You
were named Time magazine "Person of the Year" on Saturday for the explosive
growth and influence of user-generated Internet content such as blogs,
video-file sharing site YouTube and social network MySpace.
"For seizing the reins of the global media, for founding
and framing the new digital democracy, for working for nothing and beating the
pros at their own game, Time's Person of the Year for 2006 is you," the
magazine's Lev Grossman wrote.
The magazine has put a mirror on the cover of its "Person
of the Year" issue, released on Monday, "because it literally reflects the idea
that you, not us, are transforming the information
age," Editor Richard Stengel said in a statement.
You beat out candidates including Iran's President
Mahmoud Ahmadinejad, China's President Hu Jintao, North Korean leader Kim
Jong-il and James Baker, the former U.S. Secretary of State who led Washington's
bipartisan Iraq Study Group.
Time has been naming its person of the year since 1927
and the tradition has become the source of speculation every year, as well as
controversy over unpopular choices such as Adolf Hitler in 1938 and Ayatollah
Khomeini in 1979.
The aim is to pick "the person or persons who most
affected the news and our lives, for good or for ill, and embodied what was
important about the year, for better or for worse."

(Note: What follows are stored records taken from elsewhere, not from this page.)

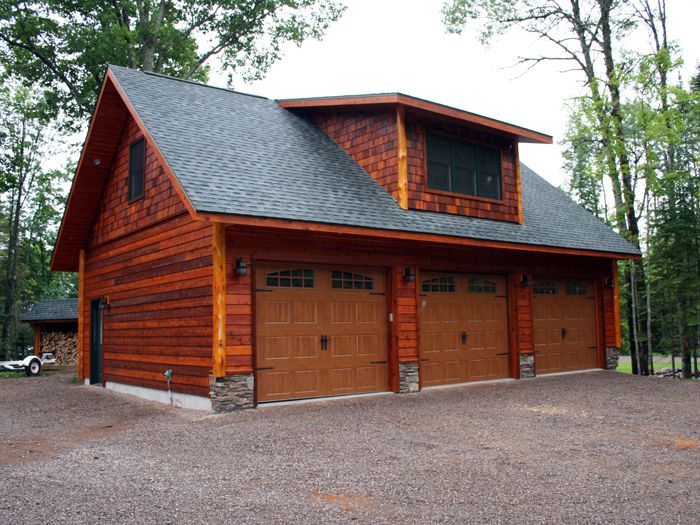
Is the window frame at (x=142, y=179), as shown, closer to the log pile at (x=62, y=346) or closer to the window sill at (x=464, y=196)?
the window sill at (x=464, y=196)

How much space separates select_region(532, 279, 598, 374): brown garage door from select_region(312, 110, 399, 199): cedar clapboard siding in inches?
167

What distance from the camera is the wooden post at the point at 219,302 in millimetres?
8602

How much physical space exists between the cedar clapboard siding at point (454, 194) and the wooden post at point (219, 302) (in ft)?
12.8

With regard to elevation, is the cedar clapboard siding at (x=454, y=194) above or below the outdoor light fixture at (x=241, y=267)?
above

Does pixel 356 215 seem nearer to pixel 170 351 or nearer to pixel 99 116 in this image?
pixel 170 351

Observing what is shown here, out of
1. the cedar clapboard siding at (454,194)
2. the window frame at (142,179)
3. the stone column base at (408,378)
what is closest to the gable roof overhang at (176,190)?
the cedar clapboard siding at (454,194)

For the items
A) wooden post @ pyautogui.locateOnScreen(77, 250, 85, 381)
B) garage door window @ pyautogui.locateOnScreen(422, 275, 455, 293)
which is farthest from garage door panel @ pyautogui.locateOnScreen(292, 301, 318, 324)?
wooden post @ pyautogui.locateOnScreen(77, 250, 85, 381)

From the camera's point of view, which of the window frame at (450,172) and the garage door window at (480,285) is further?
the garage door window at (480,285)

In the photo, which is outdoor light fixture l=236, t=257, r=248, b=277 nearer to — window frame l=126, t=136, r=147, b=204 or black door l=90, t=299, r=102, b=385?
window frame l=126, t=136, r=147, b=204

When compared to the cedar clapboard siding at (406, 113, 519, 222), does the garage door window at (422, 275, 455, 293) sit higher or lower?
lower

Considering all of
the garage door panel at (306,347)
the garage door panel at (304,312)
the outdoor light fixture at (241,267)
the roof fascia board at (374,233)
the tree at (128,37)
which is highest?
the tree at (128,37)

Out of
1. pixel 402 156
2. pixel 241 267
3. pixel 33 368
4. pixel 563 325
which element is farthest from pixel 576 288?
pixel 33 368

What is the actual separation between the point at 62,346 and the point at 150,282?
1572 centimetres

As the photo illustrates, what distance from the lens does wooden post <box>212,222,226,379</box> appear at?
28.2 feet
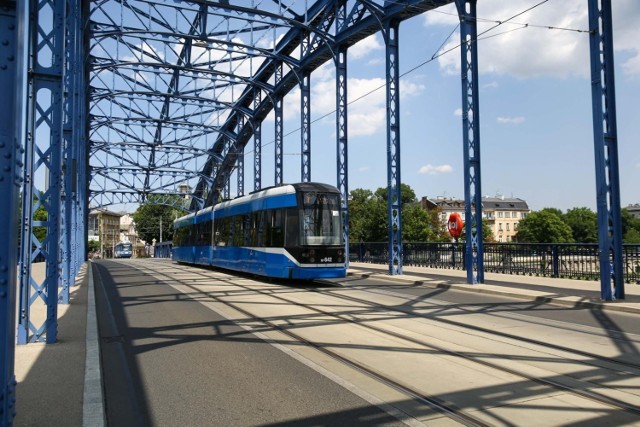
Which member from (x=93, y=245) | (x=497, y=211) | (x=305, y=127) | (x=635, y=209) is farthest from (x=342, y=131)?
(x=635, y=209)

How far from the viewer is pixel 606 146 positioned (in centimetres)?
1341

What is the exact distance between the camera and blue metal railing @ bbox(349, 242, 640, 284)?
1738 centimetres

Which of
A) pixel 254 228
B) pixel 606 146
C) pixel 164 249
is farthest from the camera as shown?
pixel 164 249

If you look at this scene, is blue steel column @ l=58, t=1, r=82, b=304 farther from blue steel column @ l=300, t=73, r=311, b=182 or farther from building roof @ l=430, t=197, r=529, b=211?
building roof @ l=430, t=197, r=529, b=211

Grossman said the creators and consumers of
user-generated Internet sites showed a community and collaboration on a scale
never seen before.
"It's about the many wresting power from the few and
helping one another for nothing and how that will not only change the world, but
also change the way the world changes," said Grossman, Time's technology writer
and book critic.
"The tool that makes this possible is the World Wide
Web," he said. "It's a tool for bringing together the small contributions of
millions of people and making them matter."
MySpace -- bought by media giant News Corp. last year for
$580 million -- has more than 130 million users around the world and adds around
300,000 members a day, while YouTube -- bought by Internet search leader Google
Inc. last month for $1.65 billion -- gets about 100 million daily views.

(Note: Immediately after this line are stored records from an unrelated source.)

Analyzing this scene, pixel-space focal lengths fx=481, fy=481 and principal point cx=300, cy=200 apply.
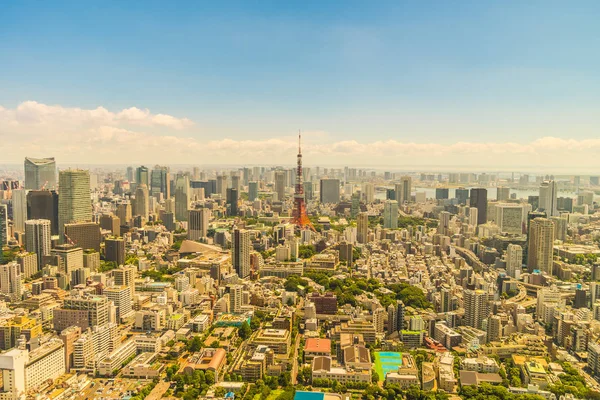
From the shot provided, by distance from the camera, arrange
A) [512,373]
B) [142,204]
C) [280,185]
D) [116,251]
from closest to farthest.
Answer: [512,373] < [116,251] < [142,204] < [280,185]

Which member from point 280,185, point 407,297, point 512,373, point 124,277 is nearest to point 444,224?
point 407,297

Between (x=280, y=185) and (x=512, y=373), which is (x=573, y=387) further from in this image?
(x=280, y=185)

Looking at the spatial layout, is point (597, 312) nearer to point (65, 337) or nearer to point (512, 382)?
point (512, 382)

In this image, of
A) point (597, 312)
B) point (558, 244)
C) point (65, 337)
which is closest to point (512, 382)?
point (597, 312)

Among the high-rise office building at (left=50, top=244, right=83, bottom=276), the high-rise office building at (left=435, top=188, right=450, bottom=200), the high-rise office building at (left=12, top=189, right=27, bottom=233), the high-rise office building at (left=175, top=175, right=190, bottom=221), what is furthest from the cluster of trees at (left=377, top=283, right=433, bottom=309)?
the high-rise office building at (left=435, top=188, right=450, bottom=200)

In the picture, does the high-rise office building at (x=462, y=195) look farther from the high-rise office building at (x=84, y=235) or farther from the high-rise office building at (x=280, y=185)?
the high-rise office building at (x=84, y=235)

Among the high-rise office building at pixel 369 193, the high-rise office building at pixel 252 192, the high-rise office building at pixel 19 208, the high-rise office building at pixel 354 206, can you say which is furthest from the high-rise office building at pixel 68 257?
the high-rise office building at pixel 369 193

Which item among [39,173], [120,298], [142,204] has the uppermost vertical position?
[39,173]
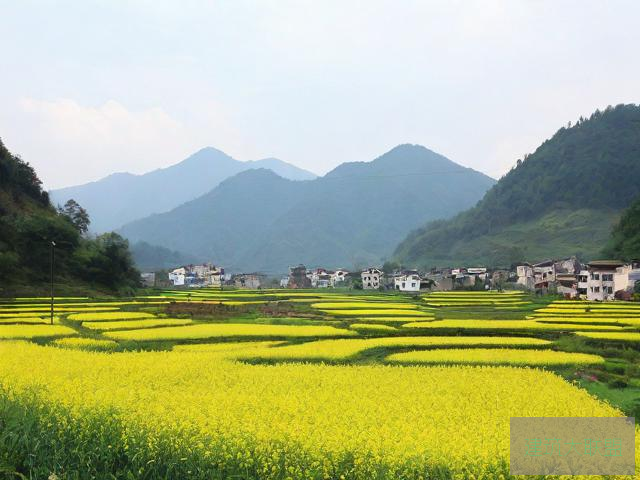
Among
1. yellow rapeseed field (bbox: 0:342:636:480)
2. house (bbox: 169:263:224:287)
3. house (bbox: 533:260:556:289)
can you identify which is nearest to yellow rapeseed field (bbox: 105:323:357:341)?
yellow rapeseed field (bbox: 0:342:636:480)

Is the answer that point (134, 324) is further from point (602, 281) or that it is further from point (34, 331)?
point (602, 281)

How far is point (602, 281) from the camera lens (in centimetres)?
6169

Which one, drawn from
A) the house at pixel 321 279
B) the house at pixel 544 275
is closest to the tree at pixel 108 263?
the house at pixel 321 279

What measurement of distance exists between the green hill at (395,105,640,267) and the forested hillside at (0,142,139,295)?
83400mm

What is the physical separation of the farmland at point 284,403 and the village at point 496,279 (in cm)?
3846

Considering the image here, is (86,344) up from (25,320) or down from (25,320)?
down

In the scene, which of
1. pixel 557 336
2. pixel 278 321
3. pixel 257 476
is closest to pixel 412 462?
pixel 257 476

"These blogs and videos bring events to the rest of us in
ways that are often more immediate and authentic than traditional media,"
Stengel said.
"Journalists once had the exclusive province of taking people to places
they'd never been. But now a mother in Baghdad with a videophone can let you see
a roadside bombing or a patron in a nightclub can show you a
racist rant by a famous comedian," he said.
Time's 2005 Person of the Year was the richest man in the
world, Bill Gates, his wife Melinda, and Irish rocker Bono for being Good
Samaritans, while the 2004 choice was President Bush. In 2003 "The American
Soldier" graced the cover in a year when U.S. troops invaded Iraq.